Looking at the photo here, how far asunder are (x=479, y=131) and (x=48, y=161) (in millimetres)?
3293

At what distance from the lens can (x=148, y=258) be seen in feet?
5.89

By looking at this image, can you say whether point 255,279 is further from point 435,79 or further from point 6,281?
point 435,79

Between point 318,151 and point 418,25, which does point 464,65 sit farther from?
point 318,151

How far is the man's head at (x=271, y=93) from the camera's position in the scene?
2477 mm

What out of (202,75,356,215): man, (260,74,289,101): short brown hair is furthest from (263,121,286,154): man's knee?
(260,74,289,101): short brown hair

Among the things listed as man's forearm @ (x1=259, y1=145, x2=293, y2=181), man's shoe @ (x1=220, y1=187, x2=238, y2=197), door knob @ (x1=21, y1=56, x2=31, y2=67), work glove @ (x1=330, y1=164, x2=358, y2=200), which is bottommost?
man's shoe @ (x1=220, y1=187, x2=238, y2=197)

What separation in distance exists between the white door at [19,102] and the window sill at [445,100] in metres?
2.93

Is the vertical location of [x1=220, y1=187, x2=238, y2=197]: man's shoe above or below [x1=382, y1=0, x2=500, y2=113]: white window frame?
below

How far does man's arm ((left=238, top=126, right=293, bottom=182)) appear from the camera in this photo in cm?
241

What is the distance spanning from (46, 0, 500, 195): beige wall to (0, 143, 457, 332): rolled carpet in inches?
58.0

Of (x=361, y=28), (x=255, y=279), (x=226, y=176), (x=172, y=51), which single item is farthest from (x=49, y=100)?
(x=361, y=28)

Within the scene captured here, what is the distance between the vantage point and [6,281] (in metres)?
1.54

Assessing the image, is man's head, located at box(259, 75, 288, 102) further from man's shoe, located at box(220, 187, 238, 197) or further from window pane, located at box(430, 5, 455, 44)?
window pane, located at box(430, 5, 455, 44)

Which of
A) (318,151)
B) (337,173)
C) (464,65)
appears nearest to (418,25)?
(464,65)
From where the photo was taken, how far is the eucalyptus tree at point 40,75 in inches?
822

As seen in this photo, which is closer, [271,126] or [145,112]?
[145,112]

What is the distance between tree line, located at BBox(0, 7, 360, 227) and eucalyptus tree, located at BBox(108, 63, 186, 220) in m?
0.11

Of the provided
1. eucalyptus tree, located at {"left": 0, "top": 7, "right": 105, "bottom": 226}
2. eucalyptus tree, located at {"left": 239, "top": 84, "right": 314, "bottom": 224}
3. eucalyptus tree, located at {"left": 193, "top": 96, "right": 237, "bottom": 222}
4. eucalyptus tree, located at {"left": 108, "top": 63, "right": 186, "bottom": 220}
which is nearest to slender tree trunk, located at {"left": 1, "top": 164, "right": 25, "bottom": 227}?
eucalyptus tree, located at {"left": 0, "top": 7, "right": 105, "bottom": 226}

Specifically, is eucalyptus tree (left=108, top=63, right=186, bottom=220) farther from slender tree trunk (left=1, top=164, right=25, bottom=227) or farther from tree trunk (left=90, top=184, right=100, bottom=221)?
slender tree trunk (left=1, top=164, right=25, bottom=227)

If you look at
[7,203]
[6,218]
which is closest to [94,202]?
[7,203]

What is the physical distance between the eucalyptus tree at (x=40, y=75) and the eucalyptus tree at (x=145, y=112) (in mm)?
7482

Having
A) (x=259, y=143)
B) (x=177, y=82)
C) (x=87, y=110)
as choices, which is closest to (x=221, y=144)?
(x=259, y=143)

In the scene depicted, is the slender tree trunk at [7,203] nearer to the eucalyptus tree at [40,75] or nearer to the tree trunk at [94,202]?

할 일: 위 항목을 하나도 빠짐없이, 한 글자도 고치지 말고 그대로 추출해 주세요.

결과:
Looking at the photo here, how far asunder are (x=479, y=131) and (x=48, y=161) (in millimetres)?
3293

At what distance from the lens can (x=148, y=258) be seen in feet?
5.89

By looking at this image, can you say whether point 255,279 is further from point 435,79 or further from point 6,281?
point 435,79

Between point 318,151 and point 418,25, which does point 464,65 sit farther from?
point 318,151

How far is the man's head at (x=271, y=93) from the camera's position in the scene?
2477 mm

What out of (202,75,356,215): man, (260,74,289,101): short brown hair is furthest from (263,121,286,154): man's knee?
(260,74,289,101): short brown hair

Among the things listed as man's forearm @ (x1=259, y1=145, x2=293, y2=181), man's shoe @ (x1=220, y1=187, x2=238, y2=197), door knob @ (x1=21, y1=56, x2=31, y2=67), work glove @ (x1=330, y1=164, x2=358, y2=200), which is bottommost?
man's shoe @ (x1=220, y1=187, x2=238, y2=197)

What separation in distance exists between the white door at [19,102] and the window sill at [445,100] in metres?
2.93

Is the vertical location of [x1=220, y1=187, x2=238, y2=197]: man's shoe above or below [x1=382, y1=0, x2=500, y2=113]: white window frame?
below

How far does man's arm ((left=238, top=126, right=293, bottom=182)) appear from the camera in this photo in cm?
241

What is the distance spanning from (46, 0, 500, 195): beige wall to (0, 143, 457, 332): rolled carpet in inches?
58.0

Of (x=361, y=28), (x=255, y=279), (x=226, y=176), (x=172, y=51), which single item is farthest from (x=49, y=100)?
(x=361, y=28)

Within the scene captured here, what is the distance between the vantage point and [6,281] (in metres)?
1.54

Assessing the image, is man's head, located at box(259, 75, 288, 102) further from man's shoe, located at box(220, 187, 238, 197) or further from window pane, located at box(430, 5, 455, 44)?
window pane, located at box(430, 5, 455, 44)

Which of
A) (318,151)
B) (337,173)
C) (464,65)
appears nearest to (418,25)?
(464,65)
From where the photo was taken, how far is the eucalyptus tree at point 40,75 in inches?
822

As seen in this photo, which is closer, [271,126] or [145,112]?
[145,112]

What is the distance between tree line, located at BBox(0, 7, 360, 227) and eucalyptus tree, located at BBox(108, 63, 186, 220) in m?
0.11

Of the provided
1. eucalyptus tree, located at {"left": 0, "top": 7, "right": 105, "bottom": 226}
2. eucalyptus tree, located at {"left": 239, "top": 84, "right": 314, "bottom": 224}
3. eucalyptus tree, located at {"left": 193, "top": 96, "right": 237, "bottom": 222}
4. eucalyptus tree, located at {"left": 108, "top": 63, "right": 186, "bottom": 220}
which is nearest to slender tree trunk, located at {"left": 1, "top": 164, "right": 25, "bottom": 227}?
eucalyptus tree, located at {"left": 0, "top": 7, "right": 105, "bottom": 226}

Specifically, is eucalyptus tree (left=108, top=63, right=186, bottom=220) farther from slender tree trunk (left=1, top=164, right=25, bottom=227) or farther from tree trunk (left=90, top=184, right=100, bottom=221)?
slender tree trunk (left=1, top=164, right=25, bottom=227)

If you look at
[7,203]
[6,218]
which is closest to [94,202]?
[7,203]

What is the physical distance between the eucalyptus tree at (x=40, y=75) and the eucalyptus tree at (x=145, y=112) (in mm)?
7482

Having
A) (x=259, y=143)
B) (x=177, y=82)
C) (x=87, y=110)
as choices, which is closest to (x=221, y=144)?
(x=259, y=143)

In the scene depicted, is the slender tree trunk at [7,203] nearer to the eucalyptus tree at [40,75] or nearer to the tree trunk at [94,202]?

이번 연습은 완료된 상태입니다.